In some optional implementations of this embodiment, the encoder and the decoder are trained by: acquiring acoustic feature information samples which are provided by different users and are marked with acoustic feature information only having the voice tone information of the users; inputting the acoustic characteristic information sample into an encoder to be trained to obtain an encoded acoustic characteristic information sample; inputting the coded acoustic characteristic information sample into a decoder to obtain predicted acoustic characteristic information; training an encoder and a decoder for generating a network to obtain an encoder and a decoder which are preliminarily trained based on the predicted acoustic feature information, the acoustic feature information corresponding to the input acoustic feature information sample and having expected age label information and a discrimination network in the generation countermeasure network; and adjusting parameters of the preliminarily trained encoder and decoder according to the deviation between the marked acoustic characteristic information and the predicted acoustic characteristic information until the deviation meets a preset condition, thus obtaining the trained encoder and decoder.

In some optional implementations of this embodiment, training an encoder and a decoder that generate a network based on predicted acoustic feature information, acoustic feature information corresponding to an input acoustic feature information sample and having expected age group tag information, and a discriminant network in a generation countermeasure network to obtain an encoder and a decoder that are preliminarily trained includes: inputting the predicted acoustic characteristic information into an age group information classifier to obtain classified acoustic characteristic information; and inputting the classified acoustic characteristic information and acoustic characteristic information with expected age label information corresponding to the input acoustic characteristic information sample into a discrimination network to train an encoder and a decoder for generating the network, so as to obtain the encoder and the decoder which are preliminarily trained.

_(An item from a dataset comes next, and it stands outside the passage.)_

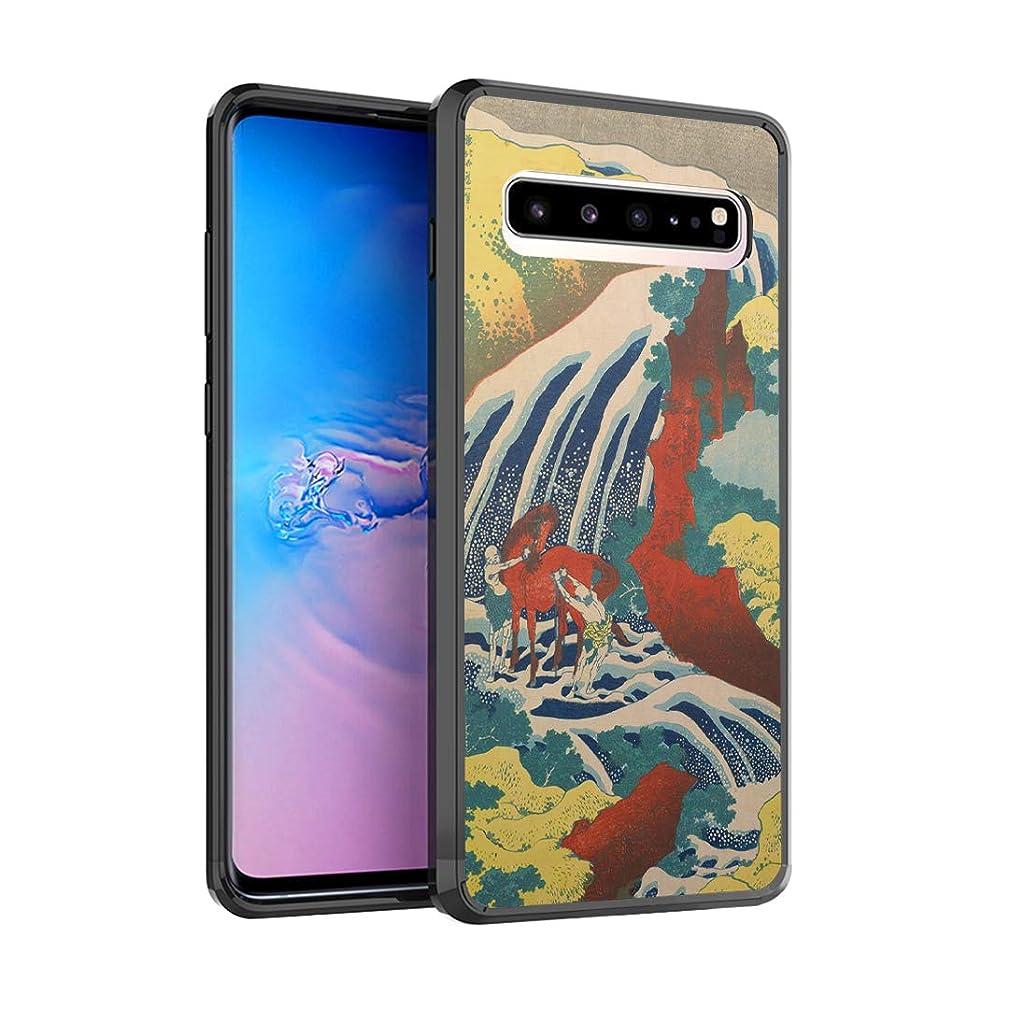 Moriko Case Compatible with Galaxy S10 5G [Drop Protection Slim Cushion Bumper Black Case] for Samsung Galaxy S 10 5G (2019) - (Yoshino Waterfalls)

In some optional implementations of this embodiment, the generating module is further configured to generate the target speech audio based on the acoustic feature information of the source speaker, the age group tag information of the source speaker, the target age group tag information, and the target speech timbre information, wherein the age group tag information of the source speaker is used to indicate age group information to which the acoustic feature information of the source speaker belongs.

In some alternative implementations of the present embodiment, the gender of the different users is the same as the gender of the source speaker.

In some optional implementations of this embodiment, the target voice tone information is obtained by: acquiring voice audio of a person with the voice tone indicated by the target voice tone information; and inputting the voice audio of the personnel into a pre-trained voice tone color encoder to generate target voice tone color information.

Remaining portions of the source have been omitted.